1 – Quickly Figure Out What Went Wrong
The common thing told to DB’s is that you have to have a short memory and forget about the play. Sure, this is true but not right away. After you get beat, you need to quickly determine what went wrong and why you gave up the big play.
2 – Block Out the Noise
Close the door on your ear. You will hear the opposing receiver and fans because you are not deaf, but don’t listen. Some times the noise comes from your teammates on the scene or in the huddle. If the noise isn’t coming in some form of constructive criticism, meaning information that can help you in the next situation, block that out too.
3 – Focus on the Next Play
After you have made your quick assessment of the situation gone bad, file away the information you picked up and store it for the next time the situation comes up. What’s more important now is focusing on what may be coming on the next play. Your mind still has to be on the other team’s tendencies, your team’s game plan and what your responsibilities are.
What is your process for helping a player move on to the next play after making mistake?
3. USA Football Youth Coach Certification to include TeachAids’ CrashCourse Concussion Education Module (TeachAids)
USA Football announced that its nationally accredited Coach Certification curriculum for coaches will include CrashCourse by TeachAids. The concussion education module updates the certification’s concussion education for safer and smarter play. USA Football certifies the greatest number of coaches annually among U.S. Olympic & Paralympic Committee member organizations.

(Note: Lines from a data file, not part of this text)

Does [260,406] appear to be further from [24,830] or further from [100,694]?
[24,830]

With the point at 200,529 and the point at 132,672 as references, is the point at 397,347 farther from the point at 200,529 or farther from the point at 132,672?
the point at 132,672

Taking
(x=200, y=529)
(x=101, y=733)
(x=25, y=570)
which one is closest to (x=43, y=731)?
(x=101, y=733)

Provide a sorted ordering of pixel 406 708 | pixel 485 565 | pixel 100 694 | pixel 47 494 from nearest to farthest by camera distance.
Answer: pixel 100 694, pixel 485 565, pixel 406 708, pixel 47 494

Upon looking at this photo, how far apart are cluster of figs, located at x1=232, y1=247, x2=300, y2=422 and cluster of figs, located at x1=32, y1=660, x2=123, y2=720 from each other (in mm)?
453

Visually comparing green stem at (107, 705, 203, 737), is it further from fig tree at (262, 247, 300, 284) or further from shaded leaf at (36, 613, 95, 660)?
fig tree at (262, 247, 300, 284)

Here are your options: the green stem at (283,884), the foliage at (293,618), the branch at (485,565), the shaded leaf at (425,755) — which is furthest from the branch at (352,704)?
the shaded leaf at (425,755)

The announcement was made at USA Football’s 2020 National Conference in Louisville on Feb. 23. The conference is the nation’s largest combined annual gathering of high school and youth football coaches and administrators, addressing grassroots football leaders from nearly all 50 states.
CrashCourse by TeachAids is an interactive educational module created to improve concussion awareness and understanding among athletes, parents and coaches. It includes the most up-to-date scientific knowledge and helps to dispel myths and misconceptions about the concussion recovery process.
In addition to being part of this year’s youth coach certification, CrashCourse is available free of charge as a stand-alone course within USA Football’s online course library. The curriculum stands among the highest-rated courses available through usafootball.com and has already been delivered more than 9,000 times since June 2019.
What resources are you using to educate yourself on concussions?